Il Giudice respingeva la domanda ritenendola sfornita di adeguata prova. Successivamente, la Corte d’Appello di Bologna, confermando la decisione di primo grado e la correttezza della fase istruttoria, riteneva, in particolare, che nessuno dei testi escussi avesse assistito all’evento e che risultasse incontestato che in sede di accesso al Pronto Soccorso il lavoratore dichiarava l’origine extralavorativa della lesione.

L’infortunato ricorre in Cassazione lamentando omesso esame di un fatto decisivo e violazione degli artt. 115 e 116 c.p.c., con riferimento alle prove testimoniali svolte.

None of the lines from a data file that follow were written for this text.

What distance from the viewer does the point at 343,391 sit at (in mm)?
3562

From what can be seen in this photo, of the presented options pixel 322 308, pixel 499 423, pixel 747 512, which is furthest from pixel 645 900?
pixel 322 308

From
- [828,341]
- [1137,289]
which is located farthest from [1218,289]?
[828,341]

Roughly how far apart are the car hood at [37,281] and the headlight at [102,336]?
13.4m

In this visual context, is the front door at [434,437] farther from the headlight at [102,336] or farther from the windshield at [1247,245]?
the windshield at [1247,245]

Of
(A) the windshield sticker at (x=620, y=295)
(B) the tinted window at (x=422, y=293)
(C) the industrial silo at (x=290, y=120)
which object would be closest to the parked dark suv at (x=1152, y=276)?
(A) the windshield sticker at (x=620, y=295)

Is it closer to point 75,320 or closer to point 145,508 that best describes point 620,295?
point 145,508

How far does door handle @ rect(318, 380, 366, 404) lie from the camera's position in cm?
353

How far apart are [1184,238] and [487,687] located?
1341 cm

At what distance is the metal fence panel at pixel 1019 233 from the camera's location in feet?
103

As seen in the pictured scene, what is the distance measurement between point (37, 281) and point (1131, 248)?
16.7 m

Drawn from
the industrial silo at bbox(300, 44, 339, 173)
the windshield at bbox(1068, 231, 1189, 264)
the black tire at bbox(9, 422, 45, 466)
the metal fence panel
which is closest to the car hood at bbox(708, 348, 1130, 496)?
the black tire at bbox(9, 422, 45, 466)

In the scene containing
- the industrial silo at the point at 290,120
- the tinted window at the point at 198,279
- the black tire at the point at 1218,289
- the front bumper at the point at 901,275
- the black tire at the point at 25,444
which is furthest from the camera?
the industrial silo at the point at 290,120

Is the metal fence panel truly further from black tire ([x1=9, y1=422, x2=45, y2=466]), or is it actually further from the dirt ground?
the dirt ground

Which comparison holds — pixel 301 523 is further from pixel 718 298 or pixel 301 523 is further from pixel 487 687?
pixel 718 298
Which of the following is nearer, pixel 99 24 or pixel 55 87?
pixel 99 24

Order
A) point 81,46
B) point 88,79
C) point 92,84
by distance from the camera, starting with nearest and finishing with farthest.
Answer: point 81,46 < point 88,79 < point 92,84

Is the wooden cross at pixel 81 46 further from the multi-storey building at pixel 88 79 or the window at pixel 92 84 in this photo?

Il ricorrente, in sintesi, sostiene che il Giudice utilizzava esclusivamente le dichiarazioni di testi che non avevano assistito al sinistro oggetto della controversia, omettendo di considerare alcuni fatti storici decisivi che sarebbero potuti risultare dalla testimonianza di un teste, già ammessa in primo grado, ma non assunta.

Entrambi i motivi sono considerati inammissibili.

La Cassazione evidenzia che le censure riguardano una valutazione di fatto, totalmente sottratta al sindacato di legittimità, in quanto il controllo del vizio di legittimità rimane circoscritto alla sola verifica della esistenza del requisito motivazionale nel suo contenuto minimo costituzionale richiesto dall’art. 111 Cost., comma 6. Nella specie, non solo parte ricorrente non ha indicato quale sia l’omessa valutazione di un fatto storico, ma ha rivolto le proprie censure su aspetti valutativi dell’iter motivazionale, concernenti la erronea valutazione di materiale istruttorio.

L’omesso esame di elementi istruttori, in quanto tale, non integra l’omesso esame circa un fatto decisivo previsto dalla norma, quando il fatto storico rappresentato sia stato comunque preso in considerazione dal Giudice di merito, ancorché questi non abbia dato conto di tutte le risultanze probatorie astrattamente rilevanti (Cass., sez. un., n. 19881 del 2014).

Oltre a ciò, la Suprema Corte ribadisce –  riguardo alla “doppia conforme” –  che la inammissibilità della censura di omesso esame di fatti decisivi si configura non solo quando la decisione è interamente corrispondente a quella di primo grado, ma anche quando le due pronunzie sono fondate sul medesimo iter logico-argomentativo in relazione ai fatti principali oggetto di causa.

Oltre a ciò, viene sottolineato che non vi è stata alcuna violazione degli artt. 115 e 116 c.p.c.; la prima è sussistente solo quando il Giudice abbia giudicato sulla base di prove non introdotte dalle parti e disposte di sua iniziativa; la seconda è configurabile solo quando il Giudice apprezzi liberamente una prova legale, oppure si ritenga vincolato da una prova liberamente appressabile.

Nella specie, la Corte d’Appello ha condiviso l’iter motivazionale del Giudice di primo grado che aveva ritenuto “difficoltosa” la ricostruzione dei fatti per un episodio avvenuto quattro anni prima, per il quale vi era stato un ricovero ospedaliero solo dopo nove giorni dal dedotto schiacciamento del piede, peraltro con dichiarazione di infortunio non di origine lavorativa.

il ricorso viene dichiarato inammissibile.